Local tools required

Run make doctor to verify all of these automatically.

Tool Minimum Version Install
terraform ≥ 1.6.0 terraform.io
kubectl ≥ 1.28 kubernetes.io
helm ≥ 3.12 helm.sh
aws CLI ≥ 2.13 aws.amazon.com
git ≥ 2.40 System package manager
curl any System package manager
base64 any System package manager
docker ≥ 24.0 docker.com

AWS account requirements

  • IAM user or role with permissions for: EKS, EC2, VPC, ECR, S3, DynamoDB, IAM, KMS, SecretsManager, CloudWatch
  • AWS region configured: ap-south-1 (Mumbai) — change terraform.tfvars + workflow env vars if different
  • Recommended: use IAM Identity Center or assume a role with least privilege

Required GitHub Secrets

Configure these in Settings → Secrets and variables → Actions:

Secret Description
AWS_ACCOUNT_ID Your 12-digit AWS account ID
GITOPS_TOKEN GitHub Personal Access Token with repo scope (for the gitops-update job to push back to this repo)

The pipeline uses GitHub OIDC (keyless auth) to assume the github-actions-ecr-role IAM role in AWS — no static AWS keys needed. The Terraform module github-oidc provisions this role.


Quick Start

# 1. Clone the repo
git clone https://github.com/Debasish-87/CDS.git
cd CDS

# 2. Verify your local environment
make doctor

# 3. Bootstrap Terraform remote state (S3 + DynamoDB) — one-time
cd bootstrap
terraform init
terraform apply
cd ..

# 4. Provision AWS infrastructure (VPC, EKS, ECR, IAM)
make init
make plan
make apply

# 5. Bootstrap ArgoCD and deploy the full platform
make bootstrap

# 6. Check everything is healthy
make health

# 7. Open dashboards
make dashboard

Detailed Deployment Guide

Step 1 — Bootstrap Terraform state backend

This is a one-time operation to create the S3 bucket and DynamoDB table that store Terraform state for the rest of the platform.

▶ [INFORMATION]:

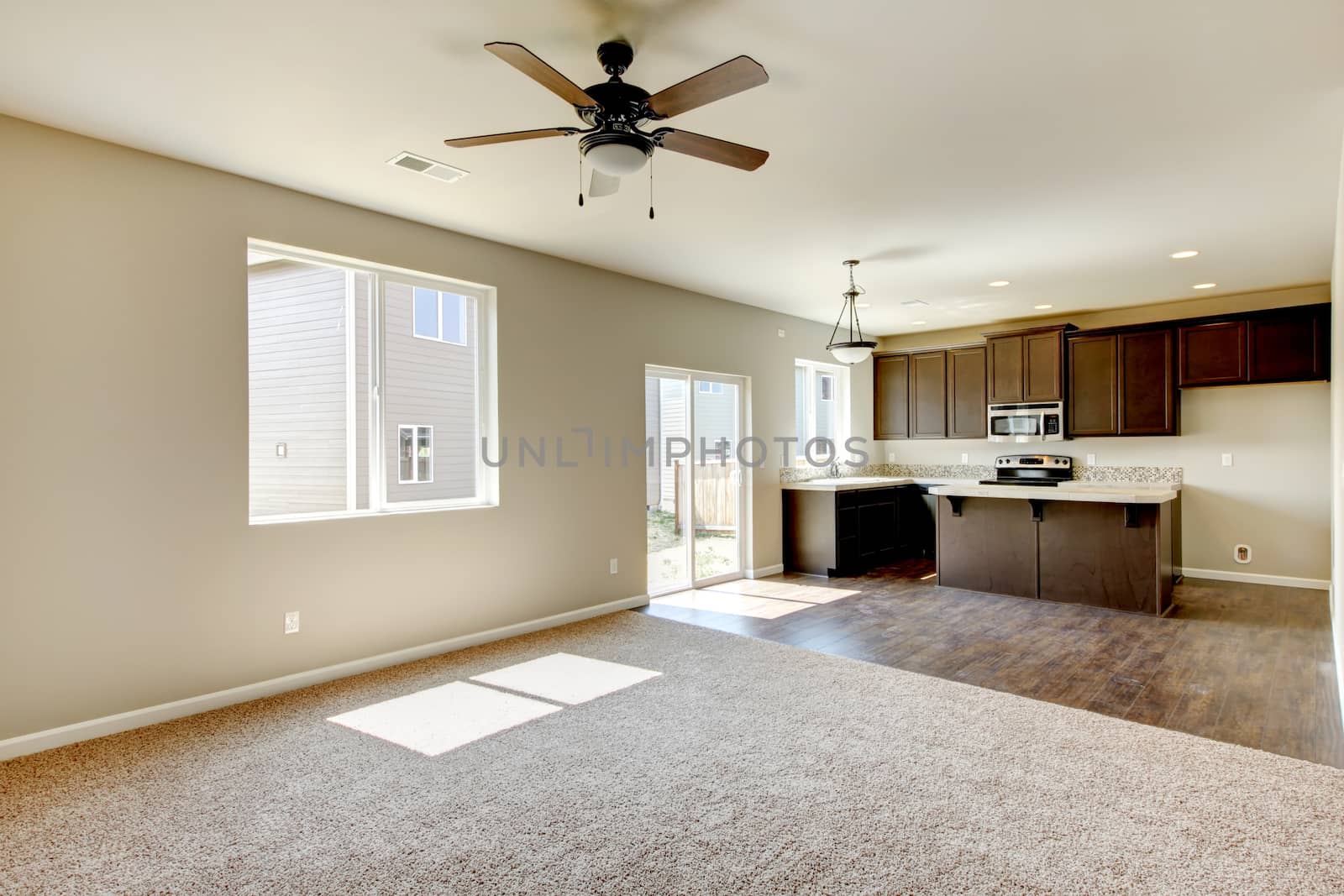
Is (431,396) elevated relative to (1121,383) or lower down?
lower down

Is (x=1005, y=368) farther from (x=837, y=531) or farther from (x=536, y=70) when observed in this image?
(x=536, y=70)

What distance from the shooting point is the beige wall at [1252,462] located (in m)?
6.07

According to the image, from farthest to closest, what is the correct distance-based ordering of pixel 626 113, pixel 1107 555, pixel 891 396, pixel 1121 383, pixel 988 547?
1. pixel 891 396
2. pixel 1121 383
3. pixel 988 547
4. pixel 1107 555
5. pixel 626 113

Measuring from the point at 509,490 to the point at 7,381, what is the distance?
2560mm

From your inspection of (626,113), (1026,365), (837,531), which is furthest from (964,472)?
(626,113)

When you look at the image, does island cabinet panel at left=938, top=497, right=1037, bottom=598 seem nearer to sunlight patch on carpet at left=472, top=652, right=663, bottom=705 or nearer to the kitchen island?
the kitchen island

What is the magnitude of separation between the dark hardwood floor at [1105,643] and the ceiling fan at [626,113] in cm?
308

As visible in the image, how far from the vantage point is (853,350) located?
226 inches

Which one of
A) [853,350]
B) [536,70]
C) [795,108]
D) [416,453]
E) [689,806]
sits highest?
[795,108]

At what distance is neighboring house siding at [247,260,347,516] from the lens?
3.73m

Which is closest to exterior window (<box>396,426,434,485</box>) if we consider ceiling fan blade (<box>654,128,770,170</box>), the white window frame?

▶ [WHAT IS BEING ASKED]:
Which AWS region does the deployment guide say is configured?

▶ [REPLY]:
ap-south-1 (Mumbai)